• Médecine: la diffusion dans différents organes de nanotubes de carbone, absorbés par voie respiratoire, a été estimée chez la souris!____¤201407

     

    Une étude, dont les résultats ont été publiés dans la revue ACSNano, a permis de mettre en lumière la biodistribution de nanoparticules chez l'animal, en l'occurrence la diffusion chez des souris de nanotubes de carbone absorbés par voie respiratoire.

    Les nanotubes de carbone représentent une classe particulière de nanoparticules «dont les propriétés mécaniques et électroniques exceptionnelles ont motivé des applications dans divers secteurs de la société, depuis les matériaux de structure jusqu’à certains composants électroniques».

    En raison, de leurs nombreuses utilisations présentes et futures, les recherches «menées dans le monde entier sur leur impact sur la santé humaine et sur l’environnement» sont donc tout à fait justifiées.

    La détection des nanotubes de carbone au sein d'organismes vivants a été rendu possible par la mise au point d'une méthode de marquage isotopique extrêmement sensible, de sorte que le devenir de ces nanotubes a pu être observé sur une période d'un an.

    Plus précisément, «des atomes de carbone stables (12C) ont été remplacés, directement pendant la fabrication des nanotubes, par des atomes de carbone radioactifs (14C) au sein même de la structure des nanotubes de carbone. La méthode permet alors «de détecter jusqu’à une vingtaine de nanotubes de carbone sur une coupe de tissus de l’animal».

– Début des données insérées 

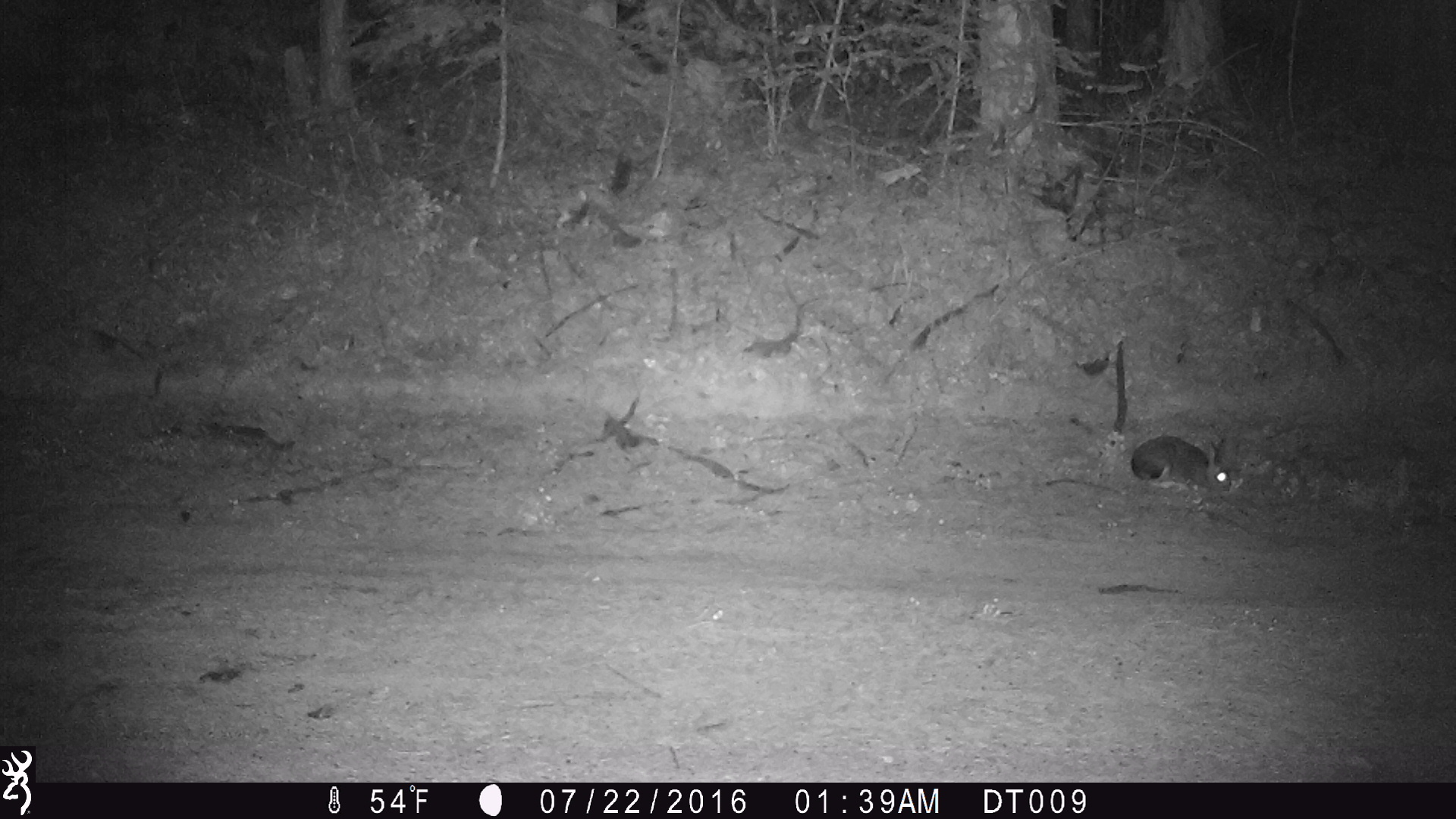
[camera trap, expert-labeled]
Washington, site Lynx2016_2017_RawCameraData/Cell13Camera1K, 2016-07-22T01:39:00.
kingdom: Animalia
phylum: Chordata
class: Mammalia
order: Lagomorpha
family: Leporidae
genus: Lepus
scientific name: Lepus americanus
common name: snowshoe hare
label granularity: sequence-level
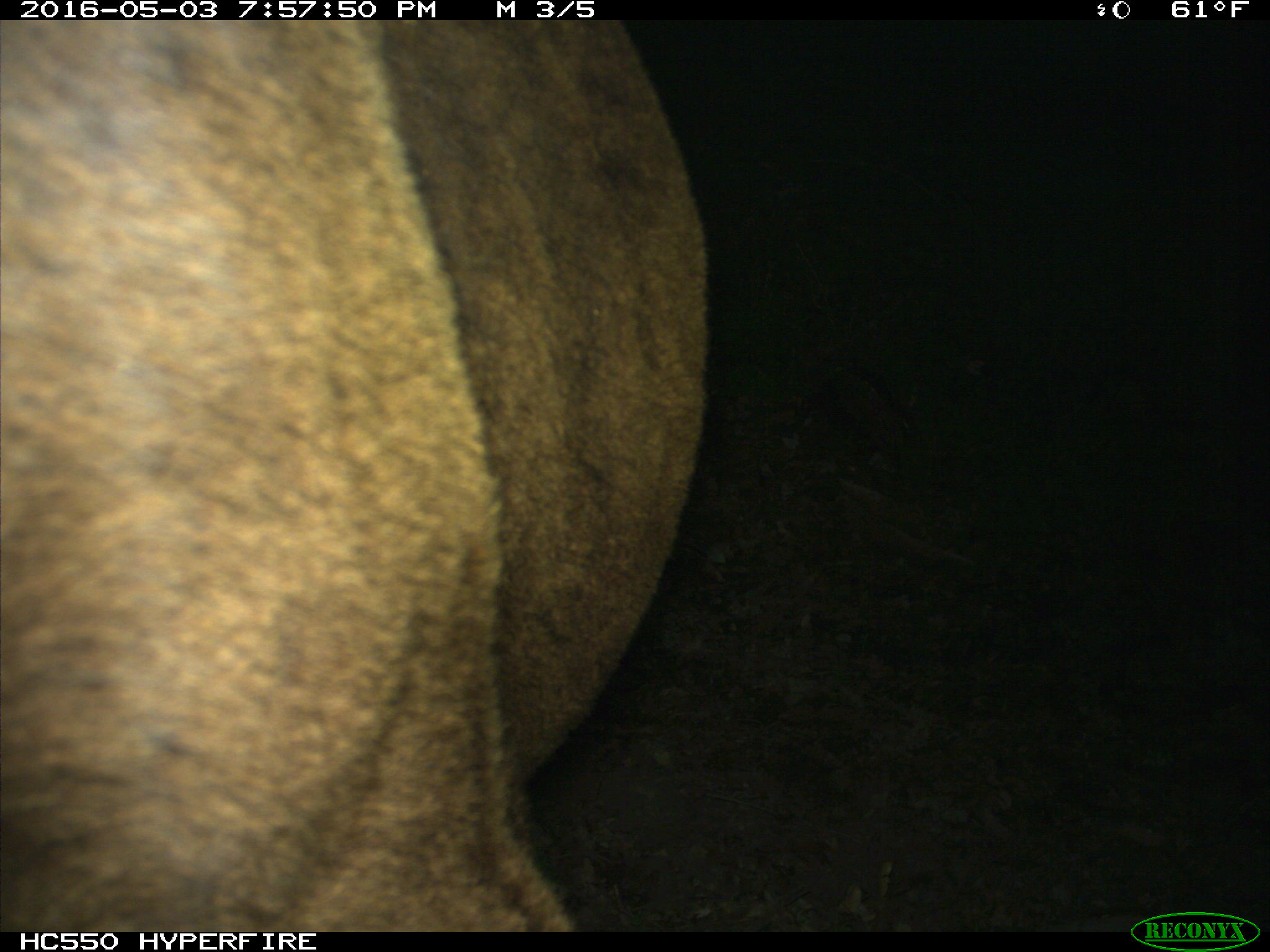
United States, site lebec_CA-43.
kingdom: Animalia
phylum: Chordata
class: Mammalia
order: Artiodactyla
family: Bovidae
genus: Bos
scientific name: Bos taurus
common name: domestic cow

    Chez la souris, le passage d'une «faible fraction (0,75 %) de la quantité de nanotubes initialement absorbée par voie respiratoire» vers différents organes, «notamment le foie, la rate et la moelle osseuse», a ainsi pu être prouvé après une exposition pulmonaire («20 microgrammes de nanotubes marqués, administré en une seule fois au début du protocole»),  le suivi ayant duré un an.

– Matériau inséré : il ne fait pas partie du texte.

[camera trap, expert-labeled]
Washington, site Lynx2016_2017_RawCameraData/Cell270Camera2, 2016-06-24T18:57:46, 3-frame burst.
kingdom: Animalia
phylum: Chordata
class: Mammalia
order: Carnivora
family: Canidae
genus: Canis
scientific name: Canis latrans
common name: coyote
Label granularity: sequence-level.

    Ces observations démontrent «la capacité de ces nanoparticules à franchir la barrière pulmonaire (barrière air/sang)». De plus, «l'augmentation continue au cours du temps de la quantité des nanotubes de carbone dans ces organes», indique «une absence d’élimination de ces particules, sur cet intervalle de temps».

    Bien que ne pouvant pas être «extrapolables à l'homme», cette étude montre cependant «l'importance de mettre au point des approches ultrasensibles pour évaluer le comportement de nanoparticules chez l'animal».